Melissa Chiu, photo: Greg Powers; Maud Page, photo: Anna Kucera.  

The Sydney Asian Art Series, established in 2017, invites leading researchers from across the world to share their research on critical issues in early, modern and contemporary Asian art. 

This year’s theme What/where/when is Asian art? was created to foreground scholarship in a field long marginalised within Australian institutions. This ambition has revealed a central tension: how can a single platform encompass the diversity of peoples, geographies and cultural practices grouped under ‘Asian art’? 

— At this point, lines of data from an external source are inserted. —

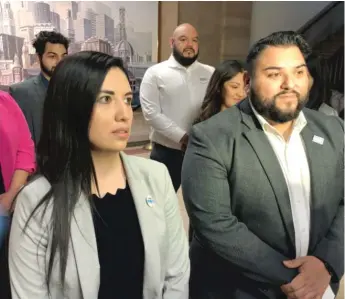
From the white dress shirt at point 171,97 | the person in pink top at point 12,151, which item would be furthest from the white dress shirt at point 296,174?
the white dress shirt at point 171,97

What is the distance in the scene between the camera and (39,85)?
8.04 feet

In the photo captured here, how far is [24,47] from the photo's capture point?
394cm

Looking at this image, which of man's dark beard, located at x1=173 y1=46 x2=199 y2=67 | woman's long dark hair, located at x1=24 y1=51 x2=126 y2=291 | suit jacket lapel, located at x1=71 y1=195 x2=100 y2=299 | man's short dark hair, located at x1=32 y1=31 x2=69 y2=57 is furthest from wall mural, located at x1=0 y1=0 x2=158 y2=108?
suit jacket lapel, located at x1=71 y1=195 x2=100 y2=299

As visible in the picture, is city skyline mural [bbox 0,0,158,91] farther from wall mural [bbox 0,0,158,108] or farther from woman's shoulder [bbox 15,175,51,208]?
woman's shoulder [bbox 15,175,51,208]

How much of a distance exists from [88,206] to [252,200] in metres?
0.53

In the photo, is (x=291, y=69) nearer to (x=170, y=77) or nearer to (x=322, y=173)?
(x=322, y=173)

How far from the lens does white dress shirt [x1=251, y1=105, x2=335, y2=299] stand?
1.29 meters

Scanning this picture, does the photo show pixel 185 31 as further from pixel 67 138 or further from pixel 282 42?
pixel 67 138

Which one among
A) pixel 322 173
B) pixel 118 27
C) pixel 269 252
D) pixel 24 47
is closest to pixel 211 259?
pixel 269 252

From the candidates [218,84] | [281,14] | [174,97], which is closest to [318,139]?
[218,84]

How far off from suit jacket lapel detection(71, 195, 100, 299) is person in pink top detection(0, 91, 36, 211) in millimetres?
642

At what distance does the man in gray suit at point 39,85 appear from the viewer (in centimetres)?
235

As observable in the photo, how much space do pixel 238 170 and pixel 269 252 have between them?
11.4 inches

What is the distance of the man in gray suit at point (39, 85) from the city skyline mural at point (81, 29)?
2.90ft
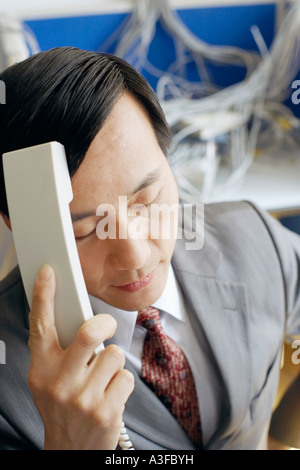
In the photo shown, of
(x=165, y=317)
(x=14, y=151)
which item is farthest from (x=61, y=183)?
(x=165, y=317)

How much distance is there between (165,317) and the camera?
0.48 meters

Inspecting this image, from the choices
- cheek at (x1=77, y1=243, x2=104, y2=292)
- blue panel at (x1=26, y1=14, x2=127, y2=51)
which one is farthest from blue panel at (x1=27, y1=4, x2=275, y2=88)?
cheek at (x1=77, y1=243, x2=104, y2=292)

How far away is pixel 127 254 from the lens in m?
0.34

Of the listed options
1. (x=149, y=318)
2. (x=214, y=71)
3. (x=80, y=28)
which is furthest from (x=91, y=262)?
(x=214, y=71)

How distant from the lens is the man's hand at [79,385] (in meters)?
0.29

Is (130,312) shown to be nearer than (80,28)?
Yes

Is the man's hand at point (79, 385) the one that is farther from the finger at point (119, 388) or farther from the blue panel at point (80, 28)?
the blue panel at point (80, 28)

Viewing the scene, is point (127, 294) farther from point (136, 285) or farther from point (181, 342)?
point (181, 342)

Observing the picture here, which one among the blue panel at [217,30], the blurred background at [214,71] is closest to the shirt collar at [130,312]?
the blurred background at [214,71]

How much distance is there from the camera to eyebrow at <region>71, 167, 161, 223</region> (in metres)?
0.32

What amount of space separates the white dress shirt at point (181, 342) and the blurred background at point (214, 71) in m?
0.27

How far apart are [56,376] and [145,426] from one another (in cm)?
17

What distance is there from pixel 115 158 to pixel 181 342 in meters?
0.25

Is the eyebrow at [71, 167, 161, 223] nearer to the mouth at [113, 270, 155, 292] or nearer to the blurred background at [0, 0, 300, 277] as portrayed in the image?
the mouth at [113, 270, 155, 292]
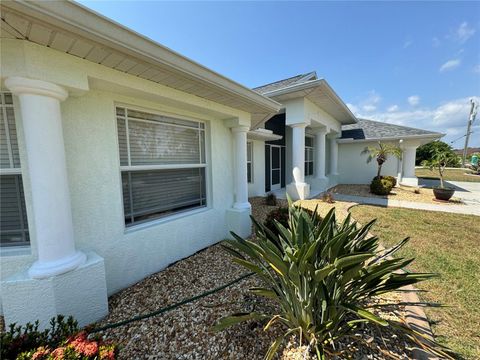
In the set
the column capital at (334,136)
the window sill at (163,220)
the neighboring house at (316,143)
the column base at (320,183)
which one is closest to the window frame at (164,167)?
the window sill at (163,220)

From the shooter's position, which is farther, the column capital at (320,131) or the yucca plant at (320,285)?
the column capital at (320,131)

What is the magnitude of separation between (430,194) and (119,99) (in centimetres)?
1539

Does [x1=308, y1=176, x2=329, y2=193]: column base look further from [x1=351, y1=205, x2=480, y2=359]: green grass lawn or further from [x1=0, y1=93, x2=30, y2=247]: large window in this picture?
[x1=0, y1=93, x2=30, y2=247]: large window

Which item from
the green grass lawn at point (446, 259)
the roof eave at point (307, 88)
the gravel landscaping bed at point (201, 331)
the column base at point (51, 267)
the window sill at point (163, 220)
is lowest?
the green grass lawn at point (446, 259)

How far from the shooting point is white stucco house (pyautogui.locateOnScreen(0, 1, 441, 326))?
2264 millimetres

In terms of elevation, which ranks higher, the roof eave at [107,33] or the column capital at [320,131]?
the column capital at [320,131]

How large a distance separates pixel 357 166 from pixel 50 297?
17447mm

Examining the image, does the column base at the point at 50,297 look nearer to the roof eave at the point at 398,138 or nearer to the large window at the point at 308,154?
the large window at the point at 308,154

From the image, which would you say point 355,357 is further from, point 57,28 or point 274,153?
point 274,153

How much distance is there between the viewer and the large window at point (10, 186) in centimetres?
258

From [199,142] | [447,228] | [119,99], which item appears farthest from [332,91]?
[119,99]

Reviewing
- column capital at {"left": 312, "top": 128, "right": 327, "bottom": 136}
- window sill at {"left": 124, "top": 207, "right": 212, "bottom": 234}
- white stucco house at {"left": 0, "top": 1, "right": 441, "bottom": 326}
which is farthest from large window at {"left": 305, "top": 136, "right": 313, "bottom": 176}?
window sill at {"left": 124, "top": 207, "right": 212, "bottom": 234}

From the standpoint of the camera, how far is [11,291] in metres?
2.30

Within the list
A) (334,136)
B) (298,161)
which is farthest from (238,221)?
(334,136)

To consider these issues, Melissa Chiu, current director of the Smithsonian's Hirshhorn Museum and Sculpture Garden and incoming director of the Guggenheim Museum, New York, joins Maud Page, director of the Art Gallery of New South Wales, to discuss the shifting landscape of contemporary Australian art. 

Their dialogue is sparked by And Still I Rise, an exhibition at the Art Gallery featuring 20 women artists whose practices draw on diverse cultural heritages and lived experiences. This exhibition is a lens through which to consider the transformations in the art world since the early 1990s, when Gallery 4A (renamed in 2009 the 4A Centre for Contemporary Asian Art) and the Queensland Art Gallery’s Asia Pacific Triennial (APT) first carved out space for Asian and Asian–Australian voices. 

Chiu, who was the founding director of Gallery 4A, and Page, whose early curatorial career was shaped by the APT, will consider how far the field has moved beyond the diasporic and postcolonial frameworks of the 1990s. Their conversation will explore today’s more intersectional understandings of the transcultural, the Indigenous, and the decolonial, while also drawing on Chiu’s international perspective to reflect on the evolving global context. 

The 2026 Sydney Asian Art Series is convened by Yvonne Low and Natalie Seiz, and co-presented by the Power Institute and VisAsia at the Art Gallery of NSW.